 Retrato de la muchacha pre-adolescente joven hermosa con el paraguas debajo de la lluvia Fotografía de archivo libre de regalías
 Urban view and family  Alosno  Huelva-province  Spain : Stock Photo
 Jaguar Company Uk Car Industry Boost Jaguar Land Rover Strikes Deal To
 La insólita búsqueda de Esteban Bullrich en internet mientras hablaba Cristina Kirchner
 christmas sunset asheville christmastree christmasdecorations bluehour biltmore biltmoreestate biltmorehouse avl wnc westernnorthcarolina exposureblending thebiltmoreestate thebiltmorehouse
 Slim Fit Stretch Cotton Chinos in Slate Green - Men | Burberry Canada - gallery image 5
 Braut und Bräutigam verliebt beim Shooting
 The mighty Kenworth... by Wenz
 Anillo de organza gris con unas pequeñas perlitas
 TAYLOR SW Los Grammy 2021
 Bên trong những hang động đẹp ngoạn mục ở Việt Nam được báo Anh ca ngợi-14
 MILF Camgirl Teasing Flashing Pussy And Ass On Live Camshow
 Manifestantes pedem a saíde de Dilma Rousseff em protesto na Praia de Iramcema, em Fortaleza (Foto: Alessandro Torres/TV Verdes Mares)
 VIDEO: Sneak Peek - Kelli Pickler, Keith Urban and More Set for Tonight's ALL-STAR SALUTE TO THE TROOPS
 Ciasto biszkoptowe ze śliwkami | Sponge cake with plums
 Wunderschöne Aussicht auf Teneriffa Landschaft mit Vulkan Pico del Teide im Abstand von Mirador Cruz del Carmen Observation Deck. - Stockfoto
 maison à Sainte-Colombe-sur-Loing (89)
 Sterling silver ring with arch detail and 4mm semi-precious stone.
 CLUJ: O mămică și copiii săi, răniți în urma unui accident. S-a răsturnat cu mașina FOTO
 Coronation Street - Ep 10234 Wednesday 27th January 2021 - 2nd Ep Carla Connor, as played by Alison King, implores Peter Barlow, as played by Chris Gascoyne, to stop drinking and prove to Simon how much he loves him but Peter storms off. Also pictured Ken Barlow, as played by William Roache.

> Task details: Every record shown above should appear again in your answer, unchanged.

> Exercise answer:
 Retrato de la muchacha pre-adolescente joven hermosa con el paraguas debajo de la lluvia Fotografía de archivo libre de regalías
 Urban view and family  Alosno  Huelva-province  Spain : Stock Photo
 Jaguar Company Uk Car Industry Boost Jaguar Land Rover Strikes Deal To
 La insólita búsqueda de Esteban Bullrich en internet mientras hablaba Cristina Kirchner
 christmas sunset asheville christmastree christmasdecorations bluehour biltmore biltmoreestate biltmorehouse avl wnc westernnorthcarolina exposureblending thebiltmoreestate thebiltmorehouse
 Slim Fit Stretch Cotton Chinos in Slate Green - Men | Burberry Canada - gallery image 5
 Braut und Bräutigam verliebt beim Shooting
 The mighty Kenworth... by Wenz
 Anillo de organza gris con unas pequeñas perlitas
 TAYLOR SW Los Grammy 2021
 Bên trong những hang động đẹp ngoạn mục ở Việt Nam được báo Anh ca ngợi-14
 MILF Camgirl Teasing Flashing Pussy And Ass On Live Camshow
 Manifestantes pedem a saíde de Dilma Rousseff em protesto na Praia de Iramcema, em Fortaleza (Foto: Alessandro Torres/TV Verdes Mares)
 VIDEO: Sneak Peek - Kelli Pickler, Keith Urban and More Set for Tonight's ALL-STAR SALUTE TO THE TROOPS
 Ciasto biszkoptowe ze śliwkami | Sponge cake with plums
 Wunderschöne Aussicht auf Teneriffa Landschaft mit Vulkan Pico del Teide im Abstand von Mirador Cruz del Carmen Observation Deck. - Stockfoto
 maison à Sainte-Colombe-sur-Loing (89)
 Sterling silver ring with arch detail and 4mm semi-precious stone.
 CLUJ: O mămică și copiii săi, răniți în urma unui accident. S-a răsturnat cu mașina FOTO
 Coronation Street - Ep 10234 Wednesday 27th January 2021 - 2nd Ep Carla Connor, as played by Alison King, implores Peter Barlow, as played by Chris Gascoyne, to stop drinking and prove to Simon how much he loves him but Peter storms off. Also pictured Ken Barlow, as played by William Roache.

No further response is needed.